Edit/Update according to @Andrej's solution

I implemented your solution as suggested but it leads to following error:

Traceback (most recent call last):
  File "/Users/maxwitt/PycharmProjects/ForexStrategies/strategy1.py", line 288, in <module>
    get_long_exit(
  File "/Users/maxwitt/PycharmProjects/ForexStrategies/venv/lib/python3.10/site-packages/numba/core/dispatcher.py", line 468, in _compile_for_args
    error_rewrite(e, 'typing')
  File "/Users/maxwitt/PycharmProjects/ForexStrategies/venv/lib/python3.10/site-packages/numba/core/dispatcher.py", line 409, in error_rewrite
    raise e.with_traceback(None)
numba.core.errors.TypingError: Failed in nopython mode pipeline (step: nopython frontend)
No implementation of function Function(<built-in function setitem>) found for signature:
 
 >>> setitem(array(float64, 1d, C), int64, datetime64[ns])
 
There are 16 candidate implementations:
   - Of which 16 did not match due to:
   Overload of function 'setitem': File: <numerous>: Line N/A.
     With argument(s): '(array(float64, 1d, C), int64, datetime64[ns])':
    No match.

During: typing of setitem at /Users/maxwitt/PycharmProjects/ForexStrategies/strategy1.py (167)

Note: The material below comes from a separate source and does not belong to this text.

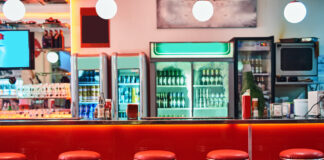 EIne 80er Jahre Retro Bar mit alten Barhockern und leuchtenden Kühlschränken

File "strategy1.py", line 167:
def get_long_exit(index, high_vals, low_vals, tp_prices, sl_prices, out_exit_price, out_indices):
    <source elided>
                out_exit_price[idx1] = sl_entry
                out_indices[idx1] = index[idx2]
                ^

Solution

IIUC, for this task I'd use numba:

import numba

@numba.njit
def get_long_exit(
    index, high_vals, low_vals, tp_prices, sl_prices, out_exit_price, out_indices
):
    for idx1 in range(len(index) - 1):
        if np.isnan(tp_prices[idx1]):
            continue

        tp_entry, sl_entry = tp_prices[idx1], sl_prices[idx1]

        for idx2 in range(idx1 + 1, len(index)):
            h, l = high_vals[idx2], low_vals[idx2]

            # i'm not sure about these if's, but you can adjust it to your needs:
            if sl_entry > l:
                out_exit_price[idx1] = sl_entry
                out_indices[idx1] = index[idx2]
                break
            elif tp_entry < h:
                out_exit_price[idx1] = tp_entry
                out_indices[idx1] = index[idx2]
                break

df["exitPrice"] = np.nan
df["exitIndex"] = np.nan

# then fill the exitPrice/exitIndex values by:
get_long_exit(
    df.index.values.astype("float64"),  # <-- convert datetime64 to float64
    df.high.values,
    df.low.values,
    df.longTpPrice.values,
    df.longSlPrice.values,
    df.exitPrice.values,
    df.exitIndex.values,
)

# convert back float64 to datetime64
df["exitIndex"] = df["exitIndex"].astype("datetime64[ns]")

print(df)